Stay off the beer forum; people really get serious. Any pale ale kit will work for the rank beginner who drinks lite lager. Get one from Austin Homebrew. They have a mess of clones. Remember only sanitize with Star San, no Kmeta. O2 is more harmful to beer than wine. Keep it really clean and stable temps. Ales ferment at room temp but the beer will suffer if too close to heat or AC vents. I brew beer and make wine. Beer takes more time on the front end but drinkable in a month or 2.


----------



## bshef (Nov 9, 2019)

Also try hard cider; best of both worlds.


----------



## jsbeckton (Nov 9, 2019)

Intheswamp said:


> Anybody got a link to a cookie-cutter, generic, beginner's beer-making tutorial for the criminally mundane?
> 
> When I start reading about malting, and mashing, and 5-row, and other aspects of homebrewing my eyes start crossing...
> 
> ...



‘How to Brew’ by John Palmer is the Bible of homebrewing. It’s a big read but excellent info. 

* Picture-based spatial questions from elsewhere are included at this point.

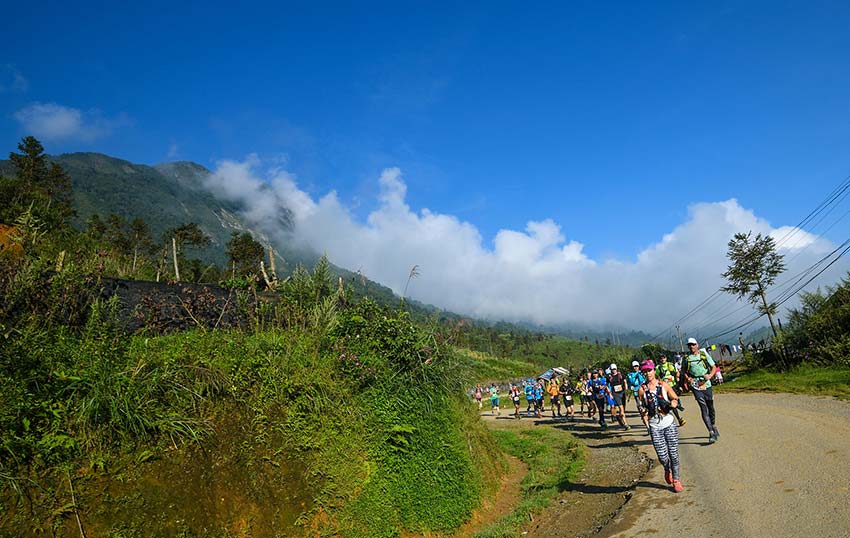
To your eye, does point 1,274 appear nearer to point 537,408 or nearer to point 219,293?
point 219,293

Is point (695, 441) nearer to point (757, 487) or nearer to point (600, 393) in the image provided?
point (757, 487)

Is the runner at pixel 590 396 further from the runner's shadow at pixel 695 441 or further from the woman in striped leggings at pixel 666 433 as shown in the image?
the woman in striped leggings at pixel 666 433

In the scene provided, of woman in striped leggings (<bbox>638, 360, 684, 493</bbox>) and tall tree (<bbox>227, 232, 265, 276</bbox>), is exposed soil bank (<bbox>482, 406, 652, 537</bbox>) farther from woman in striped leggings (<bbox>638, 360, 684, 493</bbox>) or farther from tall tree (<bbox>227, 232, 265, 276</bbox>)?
tall tree (<bbox>227, 232, 265, 276</bbox>)

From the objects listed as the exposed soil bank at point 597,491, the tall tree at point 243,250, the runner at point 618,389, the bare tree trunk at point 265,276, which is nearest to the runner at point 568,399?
the runner at point 618,389

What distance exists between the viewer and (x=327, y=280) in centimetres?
1088

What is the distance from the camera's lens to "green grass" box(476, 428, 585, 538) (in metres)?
7.78

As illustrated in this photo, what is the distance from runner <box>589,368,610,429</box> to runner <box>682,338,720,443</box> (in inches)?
269

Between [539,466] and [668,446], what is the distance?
5.19 metres

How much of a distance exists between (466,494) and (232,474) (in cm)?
409

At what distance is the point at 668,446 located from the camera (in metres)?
Result: 7.16

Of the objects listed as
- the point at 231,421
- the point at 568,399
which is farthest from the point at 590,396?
the point at 231,421

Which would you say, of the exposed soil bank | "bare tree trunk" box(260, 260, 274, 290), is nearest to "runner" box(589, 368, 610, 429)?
the exposed soil bank

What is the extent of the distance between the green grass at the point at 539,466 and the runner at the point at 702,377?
10.2ft

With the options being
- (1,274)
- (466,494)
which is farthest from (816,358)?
(1,274)
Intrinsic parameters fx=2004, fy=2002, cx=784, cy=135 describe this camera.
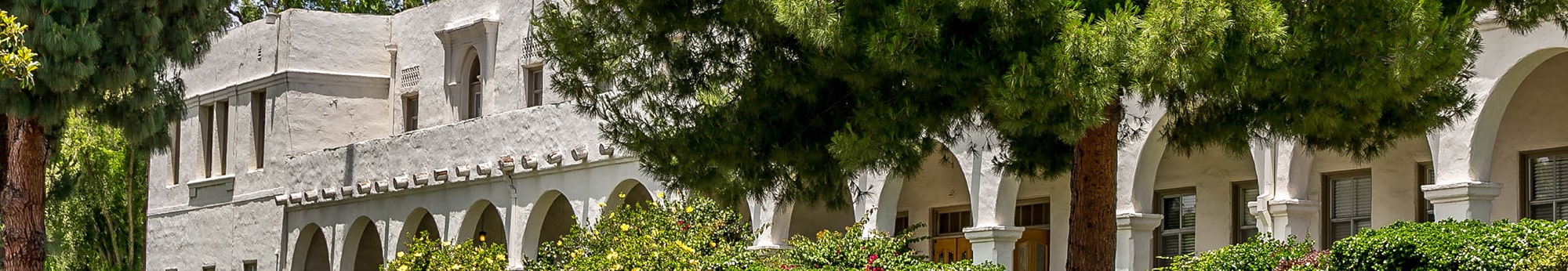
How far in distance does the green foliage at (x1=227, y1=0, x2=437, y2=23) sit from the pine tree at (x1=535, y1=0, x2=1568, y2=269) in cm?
3158

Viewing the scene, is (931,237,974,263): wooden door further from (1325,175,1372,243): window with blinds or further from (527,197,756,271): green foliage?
(1325,175,1372,243): window with blinds

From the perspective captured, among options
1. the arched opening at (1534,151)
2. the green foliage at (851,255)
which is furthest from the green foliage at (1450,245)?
the arched opening at (1534,151)

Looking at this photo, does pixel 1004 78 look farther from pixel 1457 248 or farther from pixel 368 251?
pixel 368 251

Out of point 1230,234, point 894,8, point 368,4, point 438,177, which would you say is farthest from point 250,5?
point 894,8

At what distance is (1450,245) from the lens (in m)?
12.6

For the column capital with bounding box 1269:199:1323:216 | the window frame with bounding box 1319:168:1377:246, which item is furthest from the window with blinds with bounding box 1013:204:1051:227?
the column capital with bounding box 1269:199:1323:216

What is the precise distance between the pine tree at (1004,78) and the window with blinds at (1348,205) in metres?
6.80

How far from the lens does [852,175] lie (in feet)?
40.2

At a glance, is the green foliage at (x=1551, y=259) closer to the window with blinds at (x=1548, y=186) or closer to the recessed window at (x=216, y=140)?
the window with blinds at (x=1548, y=186)

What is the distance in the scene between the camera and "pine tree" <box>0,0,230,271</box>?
15.4 m

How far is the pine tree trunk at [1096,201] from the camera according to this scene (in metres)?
11.8

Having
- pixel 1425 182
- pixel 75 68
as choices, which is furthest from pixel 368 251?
pixel 1425 182

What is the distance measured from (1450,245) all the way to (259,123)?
77.5 ft

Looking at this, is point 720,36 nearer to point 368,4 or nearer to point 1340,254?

Brewing is similar to wine making in that most people start with kits and move up after they get the hang of it (all grain/all grape). The beer kits will give you pretty much everything you need but again similar to wine many people swap out the yeast. 

If you are into watery lagers (sorry [emoji3]) you might want to try making a Kolsch as lagers require more time and temp control than most ales.

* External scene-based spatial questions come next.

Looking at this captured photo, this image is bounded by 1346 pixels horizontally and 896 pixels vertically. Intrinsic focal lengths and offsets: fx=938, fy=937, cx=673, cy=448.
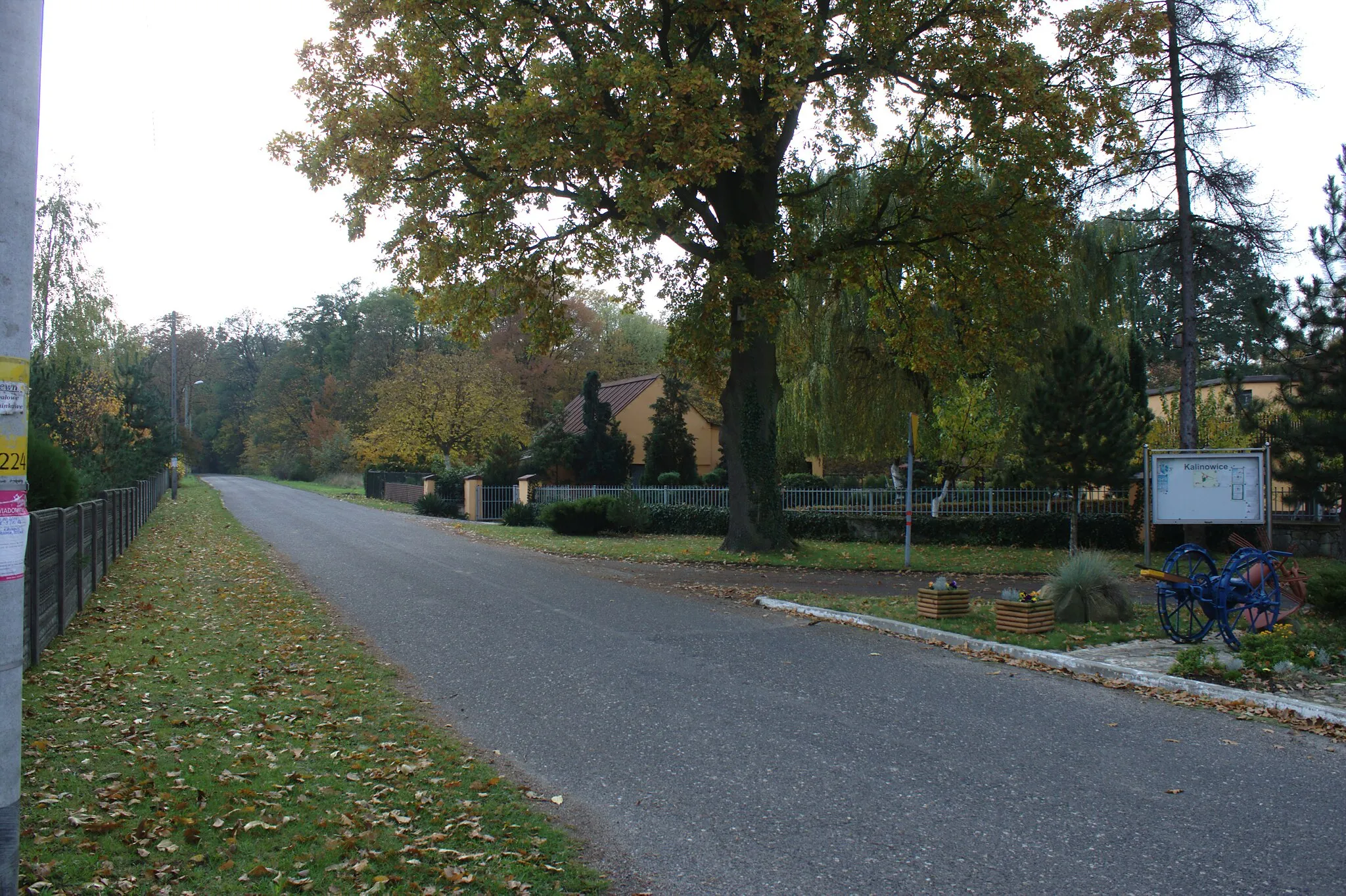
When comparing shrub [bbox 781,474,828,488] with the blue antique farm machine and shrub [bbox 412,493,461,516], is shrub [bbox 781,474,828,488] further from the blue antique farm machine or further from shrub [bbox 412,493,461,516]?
the blue antique farm machine

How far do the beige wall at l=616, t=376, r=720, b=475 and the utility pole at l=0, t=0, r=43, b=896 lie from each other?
40382mm

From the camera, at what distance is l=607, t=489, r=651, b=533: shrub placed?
26.7m

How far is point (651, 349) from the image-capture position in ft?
218

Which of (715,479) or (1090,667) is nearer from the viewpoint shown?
(1090,667)

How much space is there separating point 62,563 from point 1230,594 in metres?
12.1

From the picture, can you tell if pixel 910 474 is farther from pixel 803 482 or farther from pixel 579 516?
pixel 803 482

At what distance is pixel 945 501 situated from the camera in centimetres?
2395

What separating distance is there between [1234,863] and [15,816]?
16.9 ft

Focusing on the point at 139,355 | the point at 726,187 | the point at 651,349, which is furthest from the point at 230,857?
the point at 651,349

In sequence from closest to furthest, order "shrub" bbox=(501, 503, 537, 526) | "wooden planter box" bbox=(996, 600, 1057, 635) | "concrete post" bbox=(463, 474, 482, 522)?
"wooden planter box" bbox=(996, 600, 1057, 635) → "shrub" bbox=(501, 503, 537, 526) → "concrete post" bbox=(463, 474, 482, 522)

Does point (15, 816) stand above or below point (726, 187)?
below

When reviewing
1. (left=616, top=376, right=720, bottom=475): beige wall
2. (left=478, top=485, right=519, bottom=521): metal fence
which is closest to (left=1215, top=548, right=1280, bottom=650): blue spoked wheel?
(left=478, top=485, right=519, bottom=521): metal fence

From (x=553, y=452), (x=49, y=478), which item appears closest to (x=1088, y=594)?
(x=49, y=478)

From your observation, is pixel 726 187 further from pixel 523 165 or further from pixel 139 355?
pixel 139 355
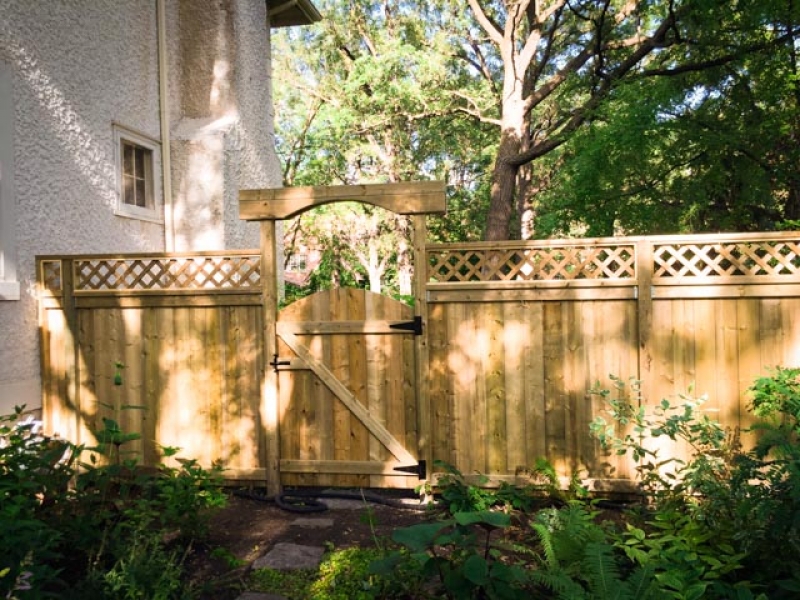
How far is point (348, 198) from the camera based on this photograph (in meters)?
5.33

Craigslist is your friend for equipment.


----------



## BernardSmith (Nov 10, 2019)

Here's the thing - if you plan on making a beer using all-grain and your plan is to make 5 gallons then you need to plan to make this outdoors and use a propane heater. Typically, a kitchen range is not powerful enough to bring that amount of mash or wort to the kinds of temperatures you want in a time frame that you can tolerate. If you have no access to a propane heater then either plan on making smaller volumes (say 1-3 gallons) or think about using DME or LME (dried malt extract or liquid malt extract. 
There are a number of books that focus on recipes for gallon batches and you simply increase the amount of malt and hops.


----------



## bshef (Nov 10, 2019)

PM me for some good extract/mini mash recipes/tips.


----------



## pgentile (Dec 1, 2019)

Do a search for a Coors Light Clone kit if that's what you like there are few out there. A kit will be extract plus some grains or all extract. I started with kits and then went full blown all-grain. I have since switched to primarily wine making but still make about 4 10-gallon batches of beer a year. But I have settled in on extract batches with some steeped grains. I don't boil any more and dry hop for 3 - 4 weeks. Primarily make and IPA with orange zest and dry hop with Citra, Galaxy, Cascade, etc. Tried many of the different yeasts, but only use Safale us-05 these days.

All-grain beer making is like golf for me, I like it but don't like committing to the time and hardware needs.


----------



## bshef (Dec 1, 2019)

Time is my biggest restraint on all grain. I make good extract with steeping grains. I don’t enter competitions and only make for my family and friends. If I ever open the farm brewery I’ll have plenty of all grain brewing to do.


----------



## Mcjeff (Dec 1, 2019)

bshef said:


> Also try hard cider; best of both worlds.



Agree. I made some cider from a kit (cider house) I wasn’t expecting it, but it was better than I thought it would be. My friends and family love it. Ive made the regular apple and pear.


----------



## bshef (Dec 1, 2019)

I make cider with Musselmans cider (WalMart). My last batch was 5 1/2 gallons cider, 2 cans of frozen apple juice concentrate, 1/2 lb of lactose, Nottingham yeast. I let it ferment 10 days, added 2 1/2 teaspoons of sorbate and back sweetened with 2 more cans of frozen apple juice concentrate. I kegged that batch but bottling still is good. If bottling I would go with 3 1/2 teaspoons of sorbate. I was all set to start a batch today but no Nottingham. Since it only goes 10 days I have time to order yeast and get it done by Christmas. Makes great mulled cider.


----------